* [Given data]
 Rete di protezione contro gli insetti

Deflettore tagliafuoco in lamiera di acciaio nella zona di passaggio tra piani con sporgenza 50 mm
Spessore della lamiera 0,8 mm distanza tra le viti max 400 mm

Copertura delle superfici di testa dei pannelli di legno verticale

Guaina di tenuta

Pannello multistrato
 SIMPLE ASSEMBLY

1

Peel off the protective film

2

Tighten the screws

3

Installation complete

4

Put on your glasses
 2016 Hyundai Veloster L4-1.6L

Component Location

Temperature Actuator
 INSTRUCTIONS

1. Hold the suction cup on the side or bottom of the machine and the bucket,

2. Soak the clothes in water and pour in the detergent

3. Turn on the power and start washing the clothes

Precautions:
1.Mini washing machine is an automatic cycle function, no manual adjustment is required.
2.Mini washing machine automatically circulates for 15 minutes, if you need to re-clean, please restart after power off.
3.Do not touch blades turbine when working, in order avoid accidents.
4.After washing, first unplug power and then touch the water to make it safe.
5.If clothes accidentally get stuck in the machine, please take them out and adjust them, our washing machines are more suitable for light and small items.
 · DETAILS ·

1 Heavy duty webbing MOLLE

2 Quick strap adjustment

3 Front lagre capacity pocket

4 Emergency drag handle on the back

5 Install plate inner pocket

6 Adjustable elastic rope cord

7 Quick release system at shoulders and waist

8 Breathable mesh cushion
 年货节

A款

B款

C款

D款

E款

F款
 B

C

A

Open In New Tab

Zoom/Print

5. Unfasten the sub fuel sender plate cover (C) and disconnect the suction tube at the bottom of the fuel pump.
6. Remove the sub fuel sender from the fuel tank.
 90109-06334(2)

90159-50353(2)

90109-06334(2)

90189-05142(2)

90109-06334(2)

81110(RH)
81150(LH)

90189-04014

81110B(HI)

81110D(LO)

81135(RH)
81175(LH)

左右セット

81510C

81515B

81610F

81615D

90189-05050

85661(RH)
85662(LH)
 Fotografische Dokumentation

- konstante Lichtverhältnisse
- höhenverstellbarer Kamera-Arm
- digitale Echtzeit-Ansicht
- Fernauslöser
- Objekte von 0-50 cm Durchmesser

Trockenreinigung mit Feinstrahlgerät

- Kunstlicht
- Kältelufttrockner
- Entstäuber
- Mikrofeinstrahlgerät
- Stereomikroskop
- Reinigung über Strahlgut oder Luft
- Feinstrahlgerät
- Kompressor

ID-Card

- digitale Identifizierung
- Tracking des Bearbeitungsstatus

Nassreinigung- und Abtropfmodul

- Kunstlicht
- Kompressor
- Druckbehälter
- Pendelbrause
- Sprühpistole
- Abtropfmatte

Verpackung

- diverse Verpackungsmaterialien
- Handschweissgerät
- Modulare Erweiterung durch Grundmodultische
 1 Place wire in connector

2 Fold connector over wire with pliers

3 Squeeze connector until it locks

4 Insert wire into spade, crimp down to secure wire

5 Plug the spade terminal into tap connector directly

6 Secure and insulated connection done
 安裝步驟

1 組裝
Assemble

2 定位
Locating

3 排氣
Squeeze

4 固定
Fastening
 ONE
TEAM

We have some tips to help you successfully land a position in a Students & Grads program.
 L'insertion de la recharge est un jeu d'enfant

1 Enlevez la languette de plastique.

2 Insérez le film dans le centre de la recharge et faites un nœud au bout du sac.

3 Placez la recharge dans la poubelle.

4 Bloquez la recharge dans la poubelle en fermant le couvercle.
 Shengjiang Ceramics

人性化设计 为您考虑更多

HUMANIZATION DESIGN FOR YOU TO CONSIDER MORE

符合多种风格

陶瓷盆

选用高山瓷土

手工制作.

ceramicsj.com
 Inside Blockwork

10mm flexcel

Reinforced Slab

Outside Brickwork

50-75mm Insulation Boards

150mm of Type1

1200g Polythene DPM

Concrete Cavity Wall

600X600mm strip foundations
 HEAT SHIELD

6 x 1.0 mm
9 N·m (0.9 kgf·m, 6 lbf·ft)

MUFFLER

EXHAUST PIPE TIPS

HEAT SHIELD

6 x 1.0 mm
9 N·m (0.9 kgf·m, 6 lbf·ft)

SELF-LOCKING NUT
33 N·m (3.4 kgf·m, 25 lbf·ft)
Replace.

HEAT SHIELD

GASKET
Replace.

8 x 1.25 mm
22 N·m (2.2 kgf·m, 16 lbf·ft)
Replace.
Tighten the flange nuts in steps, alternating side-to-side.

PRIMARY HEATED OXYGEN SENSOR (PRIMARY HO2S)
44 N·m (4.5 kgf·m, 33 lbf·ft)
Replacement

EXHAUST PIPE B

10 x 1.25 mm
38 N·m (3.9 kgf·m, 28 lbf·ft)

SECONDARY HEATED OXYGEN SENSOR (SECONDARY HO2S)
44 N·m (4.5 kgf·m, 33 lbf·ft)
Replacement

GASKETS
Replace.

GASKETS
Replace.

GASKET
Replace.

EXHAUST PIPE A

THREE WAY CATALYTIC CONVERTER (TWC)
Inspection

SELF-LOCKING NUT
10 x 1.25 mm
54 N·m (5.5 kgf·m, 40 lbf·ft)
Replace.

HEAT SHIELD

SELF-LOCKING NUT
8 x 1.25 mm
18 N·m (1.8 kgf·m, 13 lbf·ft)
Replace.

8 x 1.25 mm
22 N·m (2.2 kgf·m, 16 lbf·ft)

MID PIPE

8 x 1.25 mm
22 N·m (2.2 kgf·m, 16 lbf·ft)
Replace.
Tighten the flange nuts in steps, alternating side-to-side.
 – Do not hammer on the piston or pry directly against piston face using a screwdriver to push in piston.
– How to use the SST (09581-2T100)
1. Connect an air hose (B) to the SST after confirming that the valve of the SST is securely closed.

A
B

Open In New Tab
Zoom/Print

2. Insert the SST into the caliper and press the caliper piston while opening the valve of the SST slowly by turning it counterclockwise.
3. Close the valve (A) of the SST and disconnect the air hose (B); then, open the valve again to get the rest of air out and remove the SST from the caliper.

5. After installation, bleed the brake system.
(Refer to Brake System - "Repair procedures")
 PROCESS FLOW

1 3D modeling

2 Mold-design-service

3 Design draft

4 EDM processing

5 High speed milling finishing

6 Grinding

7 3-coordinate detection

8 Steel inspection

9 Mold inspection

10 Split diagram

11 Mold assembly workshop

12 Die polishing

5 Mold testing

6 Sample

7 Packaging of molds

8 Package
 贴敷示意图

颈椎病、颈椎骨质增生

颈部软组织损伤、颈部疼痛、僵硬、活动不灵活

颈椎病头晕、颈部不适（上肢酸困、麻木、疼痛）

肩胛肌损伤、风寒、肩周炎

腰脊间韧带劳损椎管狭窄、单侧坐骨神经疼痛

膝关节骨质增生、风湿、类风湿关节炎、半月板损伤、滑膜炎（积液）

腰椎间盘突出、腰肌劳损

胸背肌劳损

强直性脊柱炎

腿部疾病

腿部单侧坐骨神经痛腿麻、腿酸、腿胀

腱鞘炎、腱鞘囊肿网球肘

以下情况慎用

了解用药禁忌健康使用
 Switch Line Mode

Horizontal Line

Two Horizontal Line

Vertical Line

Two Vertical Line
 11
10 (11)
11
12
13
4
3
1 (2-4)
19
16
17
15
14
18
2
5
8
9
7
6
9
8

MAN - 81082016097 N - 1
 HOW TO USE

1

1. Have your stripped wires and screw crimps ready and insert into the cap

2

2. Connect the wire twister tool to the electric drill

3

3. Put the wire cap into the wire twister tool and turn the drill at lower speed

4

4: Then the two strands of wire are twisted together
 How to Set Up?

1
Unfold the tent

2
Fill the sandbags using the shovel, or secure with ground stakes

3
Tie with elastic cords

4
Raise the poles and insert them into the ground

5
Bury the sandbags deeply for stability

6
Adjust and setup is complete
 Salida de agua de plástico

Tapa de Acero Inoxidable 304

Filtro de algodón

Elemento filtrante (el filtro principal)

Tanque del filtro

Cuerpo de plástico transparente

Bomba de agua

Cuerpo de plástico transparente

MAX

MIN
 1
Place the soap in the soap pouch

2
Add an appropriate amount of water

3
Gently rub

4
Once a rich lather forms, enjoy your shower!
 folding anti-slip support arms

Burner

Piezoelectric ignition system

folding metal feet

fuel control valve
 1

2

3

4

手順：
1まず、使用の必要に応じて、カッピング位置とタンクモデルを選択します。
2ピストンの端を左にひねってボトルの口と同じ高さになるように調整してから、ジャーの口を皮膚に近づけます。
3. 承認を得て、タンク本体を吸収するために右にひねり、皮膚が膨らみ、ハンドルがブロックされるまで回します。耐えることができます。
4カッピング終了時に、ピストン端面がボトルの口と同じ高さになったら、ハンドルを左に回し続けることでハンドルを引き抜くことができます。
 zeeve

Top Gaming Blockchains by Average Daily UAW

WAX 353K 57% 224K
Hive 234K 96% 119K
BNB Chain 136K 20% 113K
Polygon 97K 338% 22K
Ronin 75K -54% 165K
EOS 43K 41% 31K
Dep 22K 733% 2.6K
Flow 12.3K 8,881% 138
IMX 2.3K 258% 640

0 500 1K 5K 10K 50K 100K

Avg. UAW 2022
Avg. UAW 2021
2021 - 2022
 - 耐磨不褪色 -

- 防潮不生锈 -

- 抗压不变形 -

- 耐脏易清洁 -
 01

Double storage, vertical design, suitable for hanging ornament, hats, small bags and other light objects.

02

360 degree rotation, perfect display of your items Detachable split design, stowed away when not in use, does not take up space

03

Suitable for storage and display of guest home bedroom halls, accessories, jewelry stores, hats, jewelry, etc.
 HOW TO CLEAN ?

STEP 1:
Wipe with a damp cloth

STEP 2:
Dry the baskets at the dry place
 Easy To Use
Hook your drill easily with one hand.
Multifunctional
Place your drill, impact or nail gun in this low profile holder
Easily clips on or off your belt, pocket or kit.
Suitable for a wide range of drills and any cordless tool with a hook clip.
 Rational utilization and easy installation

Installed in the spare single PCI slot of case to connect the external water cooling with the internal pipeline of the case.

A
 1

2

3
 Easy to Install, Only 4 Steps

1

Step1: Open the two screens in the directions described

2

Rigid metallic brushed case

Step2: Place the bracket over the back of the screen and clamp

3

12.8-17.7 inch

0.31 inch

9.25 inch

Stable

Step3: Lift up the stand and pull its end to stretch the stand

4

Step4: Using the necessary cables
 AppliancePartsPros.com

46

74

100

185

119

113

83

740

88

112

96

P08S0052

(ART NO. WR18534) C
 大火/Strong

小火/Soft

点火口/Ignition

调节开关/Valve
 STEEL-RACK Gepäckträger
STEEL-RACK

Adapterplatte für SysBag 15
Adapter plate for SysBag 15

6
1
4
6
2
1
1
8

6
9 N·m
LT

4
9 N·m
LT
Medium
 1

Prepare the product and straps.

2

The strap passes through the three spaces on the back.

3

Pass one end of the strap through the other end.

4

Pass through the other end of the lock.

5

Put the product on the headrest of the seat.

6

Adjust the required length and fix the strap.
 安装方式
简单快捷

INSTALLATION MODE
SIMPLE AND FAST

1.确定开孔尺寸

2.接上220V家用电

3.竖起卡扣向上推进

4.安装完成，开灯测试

* [What this task involves]
Scan the lines above for "6 Adjustable elastic rope cord" and for "Trockenreinigung mit Feinstrahlgerät". Repeat exactly the line holding each of them and every line in between.

* [Response to the task]
6 Adjustable elastic rope cord

7 Quick release system at shoulders and waist

8 Breathable mesh cushion
 年货节

A款

B款

C款

D款

E款

F款
 B

C

A

Open In New Tab

Zoom/Print

5. Unfasten the sub fuel sender plate cover (C) and disconnect the suction tube at the bottom of the fuel pump.
6. Remove the sub fuel sender from the fuel tank.
 90109-06334(2)

90159-50353(2)

90109-06334(2)

90189-05142(2)

90109-06334(2)

81110(RH)
81150(LH)

90189-04014

81110B(HI)

81110D(LO)

81135(RH)
81175(LH)

左右セット

81510C

81515B

81610F

81615D

90189-05050

85661(RH)
85662(LH)
 Fotografische Dokumentation

- konstante Lichtverhältnisse
- höhenverstellbarer Kamera-Arm
- digitale Echtzeit-Ansicht
- Fernauslöser
- Objekte von 0-50 cm Durchmesser

Trockenreinigung mit Feinstrahlgerät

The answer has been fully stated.